Постоянной головной болью для Дроздовского на протяжении всего похода стала проблема взаимоотношений с австро-германскими оккупантами, в соответствии с условиями Брестского мира продвигавшимися почти одновременно с Отрядом по Новороссии на восток. Несмотря на заявления немцев о полном нейтралитете и даже неоднократно имевшие место выказывания воинского уважения (отдание чести Добровольцам и пресечение враждебных выходок украинцев-«самостийников»), осторожный Дроздовский старался как можно меньше соприкасаться с ними. Он отлично понимал, что такая позиция недавних противников проистекает только от их «полной уверенности, что мы не преследуем широких целей или что выполнение их невозможно». Основываясь на этом, Михаил Гордеевич несколько раз во время вынужденных встреч и переговоров, усыпляя бдительность германцев, упоминал о своем намерении идти в Великороссию и даже на Москву, а в приказах нередко указывались ложные маршруты движения и пункты назначения.
Дроздовскому нередко старались приписать германофильство, но это не соответствует действительности.
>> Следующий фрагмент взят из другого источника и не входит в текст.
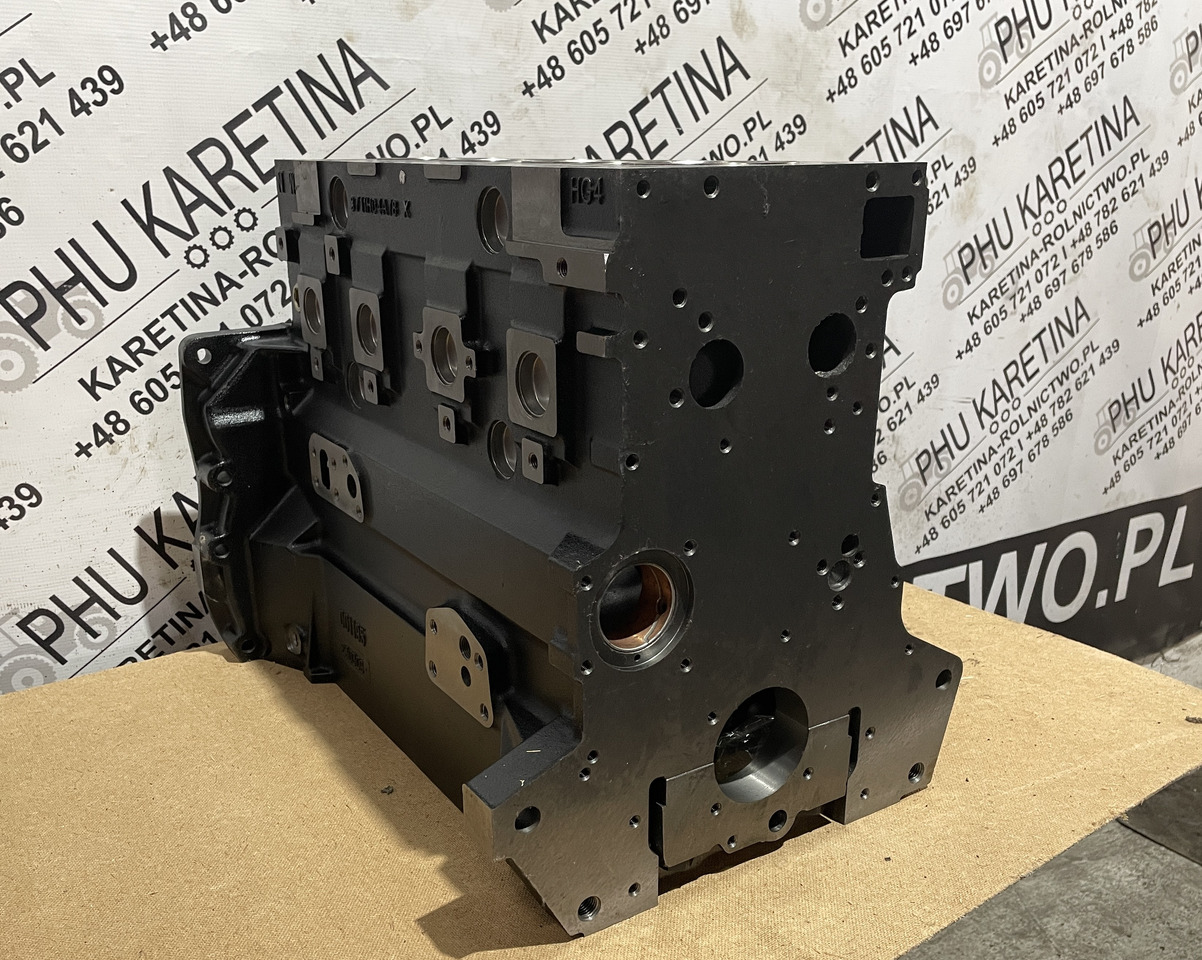 Perkins 1004.40 - blok silnika AA, AB, AC, AD, AG, AH - ZZ50293 ZZ50293 ZZ50264 NOWY - Cilindru bloks - Lauksaimniecības tehnika: foto 1 Perkins 1004.40 - blok silnika AA, AB, AC, AD, AG, AH - ZZ50293 ZZ50293 ZZ50264 NOWY - Cilindru bloks - Lauksaimniecības tehnika: foto 1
Центральные Державы оставались для него врагами наравне с большевиками и украинскими сепаратистами. На него, по собственному признанию, «подействовало ужасно» полученное сообщение о крупном успехе немцев на Западном фронте. Впрочем, и сторонником Антанты Дроздовский оставался лишь потому, что надеялся на ее поддержку как на средство достижения собственной цели. Офицеры Отряда полностью поддерживали своего командира и столь нервно и тяжело реагировали на вынужденный мир со вчерашним противником, что постоянно висела угроза спонтанных столкновений. Поэтому непосредственных контактов приходилось избегать.
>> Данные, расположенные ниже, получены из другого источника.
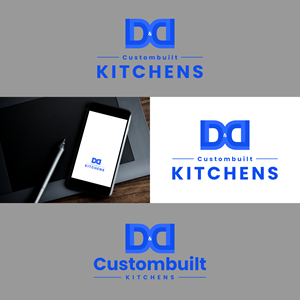 Logo Design by im.graphic_ for D & D Custombuilt Kitchens | Design: #32288060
«Германский фактор» заставлял еще строже бороться с остатками разнузданности внутри Отряда. Дроздовский не мог забыть позора, когда грабивших добровольцев приняли за большевиков, а население просило защиты у австрийцев. Избавителями от кошмара безвластия и произвола, считал он, могли и должны были стать только русские солдаты и офицеры, чтобы на их фоне приход иноземцев производил на местных жителей тягостное впечатление. Завоевания симпатий и поддержки народа Дроздовский искал не в отвлеченной агитации, а в конкретных действиях, бывших красноречивее лозунгов и призывов. Тем самым он проявил стремление и способность не отделять военные мероприятия от политических последствий, понимая их неразрывность. И все же командир Отряда оставался прежде всего офицером, а не политиком.
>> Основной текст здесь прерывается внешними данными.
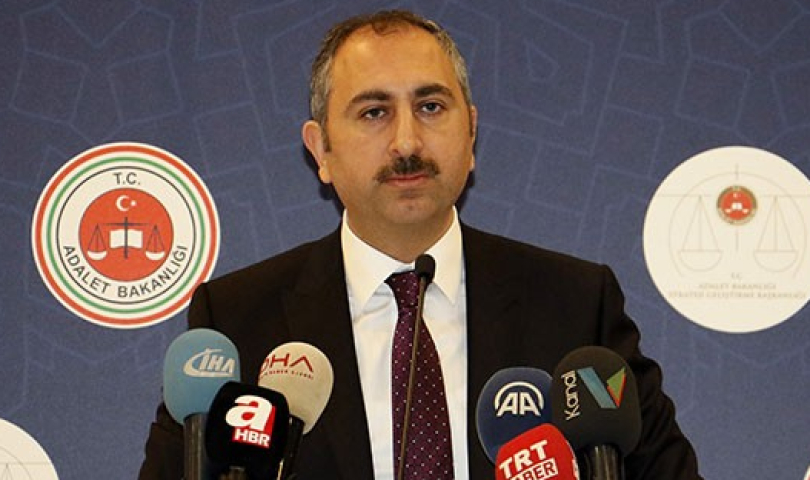 Gül’den yeni adli yıl mesajı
Удивительной спайки своих подчиненных, бывшей одним из главных залогов успеха, Дроздовский достигал двумя путями. Во-первых, беспощадно изгонялись те немногие, кто выказывал трусость, слабость или недовольство – вроде подпоручика Попова, покинувшего в опасности подпоручика князя Шаховского. Во-вторых, пресекались ссоры между товарищами, для решения же конфликтов, затрагивавших честь и достоинство, Дроздовский лично способствовал легализации дуэлей. И, конечно, он не терпел никаких претензий отдельных частей на особое положение в Отряде. Такая попытка была предпринята вначале полковником М. А. Жебраком-Русакевичем, командиром роты добровольцев, собранной им в Измаиле из чинов Балтийской дивизии и приведенной на соединение с Дроздовским. После неоднократных неудачных переговоров, в которых Жебрак старался добиться признания своей самостоятельности в командном отношении, под влиянием непреклонности командира Отряда и собственной малочисленности (71 штык), присоединение состоялось на условиях полного подчинения. Возможно, амбиции измаильцев основывались на том, что они имели знамя, какового у Отряда не было. Впоследствии все было забыто, а Жебрак принял 2-й Офицерский полк.